Pero, ¿cómo es la guerra contada por sus protagonistas? Y ¿cómo será esa misma guerra, contada por el hijo de un veterano de Malvinas? Nuestro papá es veterano de Malvinas. Él fue prisionero de guerra, fue herido en combate. Vio morir compañeros, amigos, hermanos de armas con quienes compartió desde los inicios de su carrera militar con 18 años, hasta dar su vida por la patria, con tan solo 22 años. El hijo del veterano se encuentra con distintos puntos de vista y opiniones variadas en el tema durante el transcurso de su vida. “Uh! ¿Tu papá estuvo en Malvinas? Pobre; lo siento mucho”. “¿Enserio fue a jugar a la guerra? Y cómo le fue?”. “Decile a tu papá que GRACIAS y perdón por no valorarlo como corresponde”.
Hay quienes lo toman como una desgracia; otros como un partido de fútbol y hay quienes, un poco más inmersos en el tema o simplemente con un poco más de empatía y tacto van a lo más simple y reconfortante. Cuando se acerca el 2 de abril, que para muchos veteranos es su segundo cumpleaños, uno como hijo va notando cierta sensibilidad por la proximidad. Todos los años la experiencia, los recuerdos y el relato de las historias son diferentes. La aceptación sobre lo que vivió es diferente. Se habla más de tema, se hace una selección de anécdotas para el festejo del 2 de abril y se planifica cómo se celebrará ese día. De chicos el relato era una historia que sentíamos lejana; un hombre que fue a la guerra con sus amigos y al cabo de unos meses volvió feliz a reunirse con su familia. A medida que fueron pasando los años fuimos absorbiendo más detalles de aquella historia y aquel hombre que fue a la guerra, fue rejuveneciendo y la historia terminó siendo la de un joven de 21 años con sueños y proyectos personales, con defectos y virtudes, preparado para ir a combatir y con la convicción de dar su vida si era necesario por defender lo que creía suyo y ningún pirata se lo podía arrebatar; su patria. Ese joven de 21 años escribía cartas desde su pozo cerca de Puerto Argentino, contando cómo lo estaba pasando, si tenía frío, aclarando que en “su guerra” él comía por lo menos una vez al día, una ración caliente de alimento, guiso o arroz, avisando que el enemigo se estaba acercando y que sus soldados estaban preparados para defender su tierra. Pedía que no se preocuparan por él, que estaba donde tenía y quería estar. Para todos los veteranos no es igual; hay quienes no quieren hablar del tema. A quienes rememorar su vivencia en las islas les hace mal. En nuestro caso, a nuestro padre le hace bien y le gusta contar su historia, su guerra.

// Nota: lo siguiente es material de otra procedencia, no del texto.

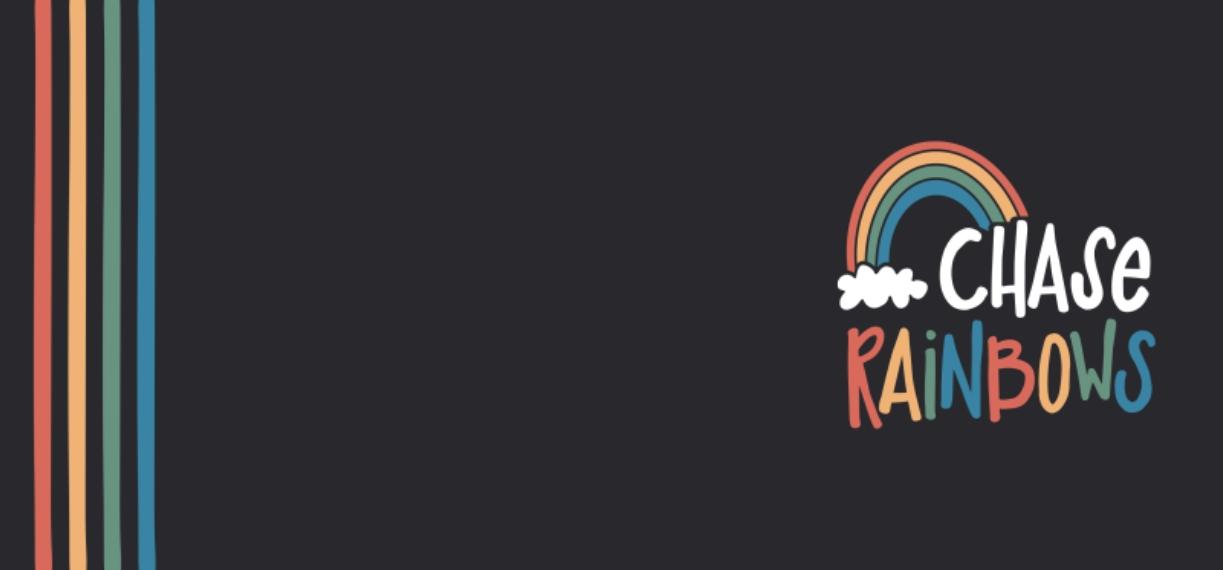 Non-Photo 11 oz. Navy Accent Mug, Gift -Chase Rainbows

Pero hay una diferencia sustancial; como sociedad “recordamos” la fecha de la gesta de Malvinas. Los veteranos la “reviven” y trae dolor, impotencia y una profunda reflexión.
Ante el 2 de abril uno va notando cierta sensibilidad por la proximidad. Todos los años la experiencia, los recuerdos y el relato de las historias son diferentes
Revivir la historia para un veterano es volver a sentir el estruendo de las bombas, sin saber cuál será su destino final. El frío que te invade los huesos. Ser hijos de un veterano de Malvinas es tener un pedazo de historia en casa. Es escuchar el himno y sentirlo. Es tener permanentemente la bandera Argentina flameando en nuestros balcones y no porque juega al fútbol la selección, sino porque amamos este país, porque sabemos que hoy no existiríamos si papá hubiese muerto en combate, porque para él es la vida misma expresada en ese acto tan simple de tener la bandera siempre presente y en alto. Es entonar las estrofas de la Marcha de las Malvinas y cantarla con los ojos estallados de orgullo. El sentido de patriotismo y de respeto que uno tiene desde muy chico por las instituciones, es un plus en la educación que se recibe de niño. También se viven momentos y situaciones que no todos tienen o conocen en su infancia. Las formaciones militares, los desfiles; la emoción de verlo “desfilar a papá” vestido de soldado, en nuestro caso particular, portando el pabellón nacional. Estallar de felicidad cuando tú papá iba de uniforme al colegio. Los amigos soldados, que van a ser “tíos” toda la vida. La frase “yo te conozco desde que eras así cuando estaba destinado con tu papá en tal lado”.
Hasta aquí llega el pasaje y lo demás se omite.